Azuredownload

What does it do?

The azuredownload automator will download the raw read data, assembly files, and report files output by the foodport assembly pipeline. It then moves the files to the correct locations on the NAS (e.g. processed sequence data), so that users can use the files for analyses in other redmine automators.

How do I use it?

Subject

In the Subject field, put azuredownload. Spelling counts, but case sensitivity doesn't.

Description

In the Description field, the required components are the following:

First line: machine=other
Next line: location=ncbi
Next line: sequence_folder=folder name

The 'folder name' should be replaced with the name of the sequence folder used for assembly on Foodport.

Important note: even if you uploaded the run to Foodport using an underscore "_" in the name, do not use an underscore in the redmine automator. It must be a dash:

sequence_folder=YYMMDD-lab

You must also provide the requested/used machine type as follows machine=miseq

Azuredownload supports the following analyses:

  • miseq - used for MiSeq sequencer runs assembled on Foodport
  • nextseq - used for NextSeq sequencer runs assembled on Foodport
  • other - used for any "other" data assembled on Foodport.
    • For example data downloaded from NCBI and uploaded to Foodport to be assembled with our pipeline. Or random research assemblies done through Foodport.
    • The user must also add the flag location= and the name of the location the sequence assemblies are to be stored on the nas

Possible flag locations include:

  • atcc - for ATCC assemblies
  • enterobase - for enterobase sequences
  • ncbi - raw data from SRA or NCBI
  • merged - any merged sequence data
  • refseq - refseq sequences
  • other - anything that does not fit in these categories (eg. research samples)

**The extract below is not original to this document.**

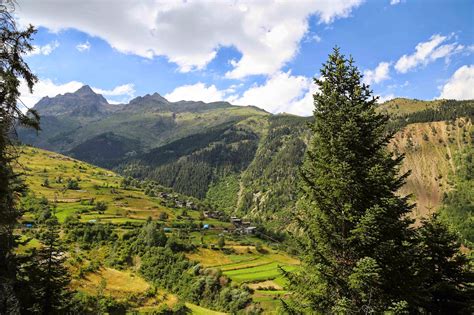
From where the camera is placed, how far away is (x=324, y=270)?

An example file can be found with the example issue below.

Example

For an example Azuredownload, see issue 34137.

Interpreting Results

A file named legacy_combinedMetadata.csv will be returned containing a table of information about each equence in the assembly folder.

How long does it take?

Az will take quite a while, depending on how many samples you have. Probably roughly half an hour per sample.

What can go wrong?

1) Sequence folder cannot be found. Check spelling of the file in description and ensure that you are using dashes instead of underscores.

2) Sequence folder cannot be found. Do not download the assembly folder from Foodport. After the COWBAT run is finished it will automatically be placed in the correct location on the NAS for azuredownload. If you download it manually a replicate an error may occur.

If the upload is not done correctly you will get a warning message informing you of it.